# XPORT Slipstream 4 hitch rack- quick review and pics



## Eric Z (Sep 28, 2008)

I bought the XPORT Slipstream 4 from Performance Bike a little while ago and finally had an opportunity to use it. 

I first had to install the hitch to my Hyundai Elantra- the instructions said it was fairly easy and would take 30 minutes. It was a bit of a pain, but that could have been because I was doing it solo and the hitch is pretty heavy when you're laying under a car.

The hitch rack was very easy to put together and install on the car- very sturdy as well! I had my GF Cobia and my wife's hybrid on it for a 1.5 hour trip to some trails. This rack is very affordable and effective! I got it for about $120. The straps were hard to first attach them to the rack; however, you only have to put them on the rack once. The straps weren't too hard to work with when the rack was on the hitch- much more leverage.

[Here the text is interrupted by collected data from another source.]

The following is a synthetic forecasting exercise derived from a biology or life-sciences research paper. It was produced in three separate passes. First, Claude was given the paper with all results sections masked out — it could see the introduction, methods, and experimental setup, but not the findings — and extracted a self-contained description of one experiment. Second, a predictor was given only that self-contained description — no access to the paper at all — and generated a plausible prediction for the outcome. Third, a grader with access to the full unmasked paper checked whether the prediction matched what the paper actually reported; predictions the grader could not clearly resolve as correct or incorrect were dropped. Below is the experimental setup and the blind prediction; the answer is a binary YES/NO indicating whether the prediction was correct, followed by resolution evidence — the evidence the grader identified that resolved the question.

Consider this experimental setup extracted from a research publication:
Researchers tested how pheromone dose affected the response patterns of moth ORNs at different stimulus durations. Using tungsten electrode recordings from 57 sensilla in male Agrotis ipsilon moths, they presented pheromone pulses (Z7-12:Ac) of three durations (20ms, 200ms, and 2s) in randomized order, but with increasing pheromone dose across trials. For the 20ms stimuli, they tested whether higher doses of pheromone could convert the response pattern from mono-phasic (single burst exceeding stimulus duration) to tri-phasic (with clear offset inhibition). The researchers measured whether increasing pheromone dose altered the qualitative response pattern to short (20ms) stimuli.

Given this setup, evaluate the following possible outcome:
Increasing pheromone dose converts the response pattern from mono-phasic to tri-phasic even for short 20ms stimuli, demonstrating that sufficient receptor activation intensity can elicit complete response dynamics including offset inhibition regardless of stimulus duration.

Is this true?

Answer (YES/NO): NO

Once I arrived to my destination, I checked the rack and noticed it was loose where it attaches to the hitch. The bolt loosened a bit. It's a threaded bolt with a locking washer and I guess it worked itself out a bit- the pin is still attached so there was no worry of the hitch going for a ride on the highway, but just something to watch out for- good to check it once in a while. I am also keeping a rachet and 19mm socket in my trunk since you need that to attach/detach rack from hitch.

I am very pleased with this rack- especially since it's so sturdy and inexpensive. let me know if you have any questions.


----------



## jlesser (Sep 13, 2008)

that bar from your stem to your seatpost. did you make that or buy it?


----------



## Eric Z (Sep 28, 2008)

it's called a frame adaptor. i got mine from performance bike- http://www.performancebike.com/shop/profile.cfm?SKU=19096&subcategory_ID=4414

thule and yakima sell them as well but they are $30+. the performance bike one does a fine job- solid, too.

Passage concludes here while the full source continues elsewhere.